_What is asked_: Repeat the whole listing below, word for word.

_Records to use_:
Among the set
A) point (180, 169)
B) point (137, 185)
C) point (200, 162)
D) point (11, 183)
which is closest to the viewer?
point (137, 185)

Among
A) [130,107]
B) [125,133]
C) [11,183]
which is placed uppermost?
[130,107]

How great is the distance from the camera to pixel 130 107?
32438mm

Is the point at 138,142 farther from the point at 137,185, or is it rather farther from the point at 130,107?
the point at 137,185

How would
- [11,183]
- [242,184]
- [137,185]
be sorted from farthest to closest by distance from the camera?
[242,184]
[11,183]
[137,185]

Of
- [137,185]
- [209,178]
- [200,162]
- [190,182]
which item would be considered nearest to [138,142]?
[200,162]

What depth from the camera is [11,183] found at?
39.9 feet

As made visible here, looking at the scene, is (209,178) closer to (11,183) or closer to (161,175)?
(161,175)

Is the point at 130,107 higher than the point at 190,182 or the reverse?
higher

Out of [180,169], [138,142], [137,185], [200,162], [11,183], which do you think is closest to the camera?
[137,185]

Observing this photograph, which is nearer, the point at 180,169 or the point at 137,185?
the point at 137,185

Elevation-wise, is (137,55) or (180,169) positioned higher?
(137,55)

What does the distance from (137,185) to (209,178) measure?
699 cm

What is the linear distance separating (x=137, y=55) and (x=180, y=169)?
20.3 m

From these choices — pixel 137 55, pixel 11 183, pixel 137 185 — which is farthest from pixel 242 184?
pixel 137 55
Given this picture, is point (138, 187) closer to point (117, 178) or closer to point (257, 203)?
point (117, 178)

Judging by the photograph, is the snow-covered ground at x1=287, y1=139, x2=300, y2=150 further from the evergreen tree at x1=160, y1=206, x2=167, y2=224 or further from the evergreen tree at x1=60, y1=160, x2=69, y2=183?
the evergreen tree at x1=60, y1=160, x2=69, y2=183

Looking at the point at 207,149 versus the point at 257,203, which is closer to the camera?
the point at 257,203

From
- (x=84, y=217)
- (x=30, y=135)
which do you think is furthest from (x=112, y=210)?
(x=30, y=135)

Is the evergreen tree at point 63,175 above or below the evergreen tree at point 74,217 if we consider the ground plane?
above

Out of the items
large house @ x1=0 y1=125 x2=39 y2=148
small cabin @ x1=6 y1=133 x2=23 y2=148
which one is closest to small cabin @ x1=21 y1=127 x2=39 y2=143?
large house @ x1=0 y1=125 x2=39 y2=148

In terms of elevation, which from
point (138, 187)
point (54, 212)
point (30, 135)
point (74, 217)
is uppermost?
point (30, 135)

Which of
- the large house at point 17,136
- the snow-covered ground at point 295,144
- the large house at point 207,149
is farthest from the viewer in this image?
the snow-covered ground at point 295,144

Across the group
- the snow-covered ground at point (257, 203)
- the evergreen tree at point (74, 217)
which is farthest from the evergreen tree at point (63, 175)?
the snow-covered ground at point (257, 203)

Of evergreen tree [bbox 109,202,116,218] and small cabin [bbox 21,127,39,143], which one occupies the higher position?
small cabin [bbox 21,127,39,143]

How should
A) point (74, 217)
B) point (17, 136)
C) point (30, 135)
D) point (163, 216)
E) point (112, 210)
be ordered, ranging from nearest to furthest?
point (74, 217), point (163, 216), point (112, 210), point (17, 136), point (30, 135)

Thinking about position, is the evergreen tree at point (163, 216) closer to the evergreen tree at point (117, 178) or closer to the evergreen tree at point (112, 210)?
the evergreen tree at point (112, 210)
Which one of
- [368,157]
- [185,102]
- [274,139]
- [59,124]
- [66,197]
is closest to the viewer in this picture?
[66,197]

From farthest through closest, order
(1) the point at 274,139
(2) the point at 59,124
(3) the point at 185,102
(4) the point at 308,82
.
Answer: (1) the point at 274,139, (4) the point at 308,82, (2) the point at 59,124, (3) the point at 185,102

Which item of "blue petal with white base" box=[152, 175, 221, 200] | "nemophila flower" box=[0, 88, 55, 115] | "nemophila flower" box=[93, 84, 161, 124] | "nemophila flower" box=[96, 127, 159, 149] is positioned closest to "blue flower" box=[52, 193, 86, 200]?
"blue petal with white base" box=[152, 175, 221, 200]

_Answer for the task_:
Among the set
A) point (180, 169)
B) point (137, 185)
C) point (200, 162)
D) point (11, 183)
which is closest to the viewer?
point (137, 185)

Among
A) [130,107]
B) [125,133]
C) [11,183]
which is placed uppermost?
[130,107]

How great is the distance from the camera to pixel 130 107?
32438mm

Is the point at 138,142 farther from the point at 137,185, or is it rather farther from the point at 130,107?
the point at 137,185

How would
- [11,183]
- [242,184]
- [137,185]
be sorted from farthest to closest by distance from the camera?
[242,184]
[11,183]
[137,185]

Of
- [137,185]
- [209,178]
- [200,162]
- [190,182]
which item would be considered nearest to [138,142]?
[200,162]

What depth from the camera is [11,183] found at?
39.9 feet

As made visible here, looking at the scene, is (209,178) closer to (11,183) or closer to (161,175)?
(161,175)

Is the point at 130,107 higher than the point at 190,182 or the reverse?
higher

Out of [180,169], [138,142], [137,185], [200,162], [11,183], which do you think is closest to the camera?
[137,185]

Observing this photograph, which is nearer, the point at 180,169 or the point at 137,185?
the point at 137,185

Elevation-wise, is (137,55) or (180,169) positioned higher?
(137,55)

What does the distance from (137,185) to (209,178) measure?
699 cm

What is the linear distance separating (x=137, y=55) and (x=180, y=169)?
20.3 m

From these choices — pixel 137 55, pixel 11 183, pixel 137 185 — which is farthest from pixel 242 184?
pixel 137 55
Given this picture, is point (138, 187) closer to point (117, 178) or closer to point (257, 203)?
point (117, 178)

Judging by the photograph, is the snow-covered ground at x1=287, y1=139, x2=300, y2=150 further from the evergreen tree at x1=160, y1=206, x2=167, y2=224 or further from the evergreen tree at x1=60, y1=160, x2=69, y2=183?
the evergreen tree at x1=60, y1=160, x2=69, y2=183

Looking at the point at 207,149 versus the point at 257,203, which is closer to the camera?
the point at 257,203

From
- (x=84, y=217)
- (x=30, y=135)
which do you think is furthest from (x=112, y=210)?
(x=30, y=135)

Is the evergreen tree at point 63,175 above or below the evergreen tree at point 74,217 if we consider the ground plane?
above

Out of the items
large house @ x1=0 y1=125 x2=39 y2=148
small cabin @ x1=6 y1=133 x2=23 y2=148
which one is closest to small cabin @ x1=21 y1=127 x2=39 y2=143?
large house @ x1=0 y1=125 x2=39 y2=148

In terms of elevation, which from
point (138, 187)
point (54, 212)
point (30, 135)
point (74, 217)
is uppermost?
point (30, 135)

Which of
- the large house at point 17,136
- the snow-covered ground at point 295,144
- the large house at point 207,149
is farthest from the viewer in this image?
the snow-covered ground at point 295,144

Across the group
- the snow-covered ground at point (257, 203)
- the evergreen tree at point (74, 217)
which is farthest from the evergreen tree at point (63, 175)?
the snow-covered ground at point (257, 203)

Of evergreen tree [bbox 109,202,116,218] and small cabin [bbox 21,127,39,143], which one occupies the higher position?
small cabin [bbox 21,127,39,143]

How should
A) point (74, 217)
B) point (17, 136)
C) point (30, 135)
D) point (163, 216)
E) point (112, 210)
be ordered, ranging from nearest to furthest?
point (74, 217), point (163, 216), point (112, 210), point (17, 136), point (30, 135)

Thinking about position, is the evergreen tree at point (163, 216) closer to the evergreen tree at point (117, 178) or closer to the evergreen tree at point (112, 210)?
the evergreen tree at point (112, 210)
Which one of
- [368,157]
- [185,102]
- [274,139]
- [59,124]
- [66,197]
is closest to the viewer in this picture?
[66,197]

From farthest through closest, order
(1) the point at 274,139
(2) the point at 59,124
(3) the point at 185,102
(4) the point at 308,82
.
Answer: (1) the point at 274,139, (4) the point at 308,82, (2) the point at 59,124, (3) the point at 185,102

Which item of "blue petal with white base" box=[152, 175, 221, 200] | "nemophila flower" box=[0, 88, 55, 115] | "nemophila flower" box=[93, 84, 161, 124] | "nemophila flower" box=[96, 127, 159, 149] is positioned closest to "blue flower" box=[52, 193, 86, 200]?
"blue petal with white base" box=[152, 175, 221, 200]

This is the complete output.